Mount Cithaeron is a mountain located north of Athens, of which the highest peak, known as “Profitis Ilias” or “Elatias”, rises to 1409 AMSL. The homonymous, elongated mountain range to which it belongs to used to form the boundary between the territories of Athens and Thebes in the ancient times; and the border between the Greek prefectures of Attica and Boeotia today.
Its mainly composed of limestone slopes are exceptionally lush for a south Greek mountain. They are occupied by extensive forests of pines and firs, and various kinds of peculiar mountainous vegetation; and are inhabited by various sorts of notable wild creatures, as foxes and even wolves!
It also enjoys a great deal of fame; with many prominent events of the Greek mythology and history associated with it. It was especially sacred to Dionysus’ worshippers, being, according to Euripides, the place where the god of wine with his priestesses were carrying out their occult, ecstatic rituals. It was the site where young Hercules performed his first feat, slaughtering a ferocious lion which resided in the mountain – a common act among his kind of ancient heroes, which led to depriving the out-of-Africa world of those noble animals – receiving in reward the allowance to sleep with all the 50 daughters of the king of Thespiae. It also was the place where baby Oedipus was abandoned and found – fortunately for him and the great ancient tragedians – by a wandering herdsman. Historically, it was the ground of much skirmishing preceding the famous battle of Plataea, the concluding battle of the Greco-Persian Wars, which took place in the plains off the mountain’s north face in 479 BC.
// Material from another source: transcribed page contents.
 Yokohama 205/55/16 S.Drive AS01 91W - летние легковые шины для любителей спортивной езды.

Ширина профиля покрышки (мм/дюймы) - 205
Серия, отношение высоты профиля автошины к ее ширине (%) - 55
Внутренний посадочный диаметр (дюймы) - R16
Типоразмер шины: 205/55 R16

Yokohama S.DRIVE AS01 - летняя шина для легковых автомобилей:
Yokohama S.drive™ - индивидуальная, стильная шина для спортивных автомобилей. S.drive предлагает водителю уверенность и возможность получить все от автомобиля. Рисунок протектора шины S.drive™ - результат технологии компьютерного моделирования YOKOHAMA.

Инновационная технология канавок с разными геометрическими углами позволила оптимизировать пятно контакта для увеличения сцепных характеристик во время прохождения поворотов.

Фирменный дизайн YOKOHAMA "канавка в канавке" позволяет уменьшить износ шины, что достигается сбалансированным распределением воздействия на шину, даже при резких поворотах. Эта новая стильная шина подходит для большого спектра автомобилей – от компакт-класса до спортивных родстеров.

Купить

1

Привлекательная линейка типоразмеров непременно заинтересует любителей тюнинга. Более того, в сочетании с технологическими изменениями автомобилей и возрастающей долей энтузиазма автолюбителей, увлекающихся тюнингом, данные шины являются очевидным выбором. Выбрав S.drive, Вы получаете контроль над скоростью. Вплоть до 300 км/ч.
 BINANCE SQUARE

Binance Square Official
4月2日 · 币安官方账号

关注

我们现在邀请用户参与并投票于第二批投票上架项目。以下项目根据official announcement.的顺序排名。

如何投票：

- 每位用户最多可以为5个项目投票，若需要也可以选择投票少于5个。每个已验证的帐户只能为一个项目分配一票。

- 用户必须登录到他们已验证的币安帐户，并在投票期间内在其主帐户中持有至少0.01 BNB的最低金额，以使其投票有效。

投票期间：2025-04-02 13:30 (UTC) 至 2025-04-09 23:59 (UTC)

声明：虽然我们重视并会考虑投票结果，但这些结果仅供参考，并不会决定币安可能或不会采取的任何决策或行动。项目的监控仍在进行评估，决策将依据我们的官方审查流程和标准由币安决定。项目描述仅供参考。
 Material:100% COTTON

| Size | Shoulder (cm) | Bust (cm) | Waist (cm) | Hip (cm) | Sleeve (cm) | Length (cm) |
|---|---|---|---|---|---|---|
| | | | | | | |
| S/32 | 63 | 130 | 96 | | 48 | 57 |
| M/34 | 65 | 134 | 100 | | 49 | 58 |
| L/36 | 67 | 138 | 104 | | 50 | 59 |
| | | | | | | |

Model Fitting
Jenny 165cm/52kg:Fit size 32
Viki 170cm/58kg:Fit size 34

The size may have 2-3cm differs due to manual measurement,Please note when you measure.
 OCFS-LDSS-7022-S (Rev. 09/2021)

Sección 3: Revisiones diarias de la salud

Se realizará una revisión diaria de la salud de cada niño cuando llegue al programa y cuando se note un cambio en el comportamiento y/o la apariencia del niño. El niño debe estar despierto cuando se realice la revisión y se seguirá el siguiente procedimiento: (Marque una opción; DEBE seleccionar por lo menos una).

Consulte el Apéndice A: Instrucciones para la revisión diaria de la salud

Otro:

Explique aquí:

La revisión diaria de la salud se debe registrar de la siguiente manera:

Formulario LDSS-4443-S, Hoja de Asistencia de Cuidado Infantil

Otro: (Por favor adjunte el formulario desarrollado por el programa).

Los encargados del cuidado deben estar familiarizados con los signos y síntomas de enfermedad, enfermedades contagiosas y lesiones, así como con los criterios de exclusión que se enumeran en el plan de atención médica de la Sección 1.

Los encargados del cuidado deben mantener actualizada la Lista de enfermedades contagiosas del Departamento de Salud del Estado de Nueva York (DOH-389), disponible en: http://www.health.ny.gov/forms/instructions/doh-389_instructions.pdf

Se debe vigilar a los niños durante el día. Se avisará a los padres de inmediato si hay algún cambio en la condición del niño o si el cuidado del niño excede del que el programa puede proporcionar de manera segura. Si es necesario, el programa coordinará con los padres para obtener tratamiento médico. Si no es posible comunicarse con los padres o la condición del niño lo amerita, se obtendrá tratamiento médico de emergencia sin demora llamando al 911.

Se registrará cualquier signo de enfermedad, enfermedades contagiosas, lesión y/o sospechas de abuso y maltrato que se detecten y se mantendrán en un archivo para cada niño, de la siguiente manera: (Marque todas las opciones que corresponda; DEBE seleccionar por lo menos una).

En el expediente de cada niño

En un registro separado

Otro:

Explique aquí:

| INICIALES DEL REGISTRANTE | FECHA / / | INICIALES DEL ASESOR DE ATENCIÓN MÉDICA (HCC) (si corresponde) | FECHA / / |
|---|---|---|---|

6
This was the mountain we were bound to conquer that day…
We started driving out of the Greek capital early in the morning. We took the highway to Corinthus until Eleusis; then the road towards Thebes; and finally, some 5 km after the town of Inoi, the small road to Vilia village. Less than a kilometre after passing the village, there is a little park by the right side of the road (38.1698 – 23.3158), right opposite to a ravaged building on the left. That’s where we parked the car and took the trail which starts, after about a 100 m, off the right side of the road.
The trail is very easy and well signposted. It first runs along the right side of a shrubby, shallow gully, direction northwest, for a couple of km. By the uppermost end of the gully, where the densely forested peak of the mountain becomes apparent to the west, the trail reaches a narrow meadow and continues ascending to the west, straight towards the peak. After crossing twice a meandering uphill dirt road, the meadow ends together with the view to the peak, as the trail enters a charming fir forest. It soon leads to a narrow col where a refuge is located and the view towards the south appears. That’s where the steepest part of the ascent begins, still through the fir forest, and straight up towards the mountain’s east peak. About half the way to the peak, from there, the trail meets a natural porch hanging off the north face of the mountain and offering a magnificent view to the Boeotian plains.
At about noon, we had made it to the east peak; which is slightly lower than the west one, it is, however, recommended if only one needs to be chosen; as, in contrary to the heavily packed with telecommunications and wind power installations west peak, this is fully pristine.
Having enjoyed the placidity and the great views the east peak has to offer aplenty, it was time to head for the west one. The trail continues along the abrupt, narrow ridge connecting the two peaks, giving you the impression of fluttering across from peak to peak while traversing it. Both the views to the north and south are simultaneously open and absolutely splendid.
Having allowed the time appropriate to enjoy the standing on the heavily spoiled-by-human, yet lofty and thrilling summit of Mount Cithaeron, time was come to return.